Elle se décida à un acte téméraire : à emmener avec elle le fils de son frère, se confiant pour le reste à la Providence, à la chance d’un réveil soudain de la nature, dans un cœur qui, pendant si longtemps, avait langui dans une sorte de torpeur qui ressemblait à la mort.

Ce petit garçon eut un gros chagrin de ne plus voir ces figures familières, de ne plus entendre ces voix caressantes qui avaient si subitement disparu de sa vie ; mais la voix de sa tante était douce, tendre, et elle avait un son qui lui rappelait Celle de son père.

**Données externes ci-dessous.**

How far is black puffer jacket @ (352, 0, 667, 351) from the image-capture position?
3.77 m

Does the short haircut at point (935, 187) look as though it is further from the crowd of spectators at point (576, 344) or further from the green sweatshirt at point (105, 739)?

Ils quittèrent Rouen dans la lourde voiture publique qui faisait le service entre Rouen et Vire.

« Il ne faudra pas que tu m’appelles ma tante d’ici à quelque temps, mon petit chéri, » lui dit-elle.

Ah ! quelles larmes amères versèrent les deux femmes sur les doux cheveux blonds de la petite tête quand elles furent seules avec lui, à Beaubocage, dans la chambre de la tourelle, sur les murs blancs de laquelle les yeux de Cydalise s’étaient ouverts presque chaque matin pendant toute la durée de sa pure et monotone existence.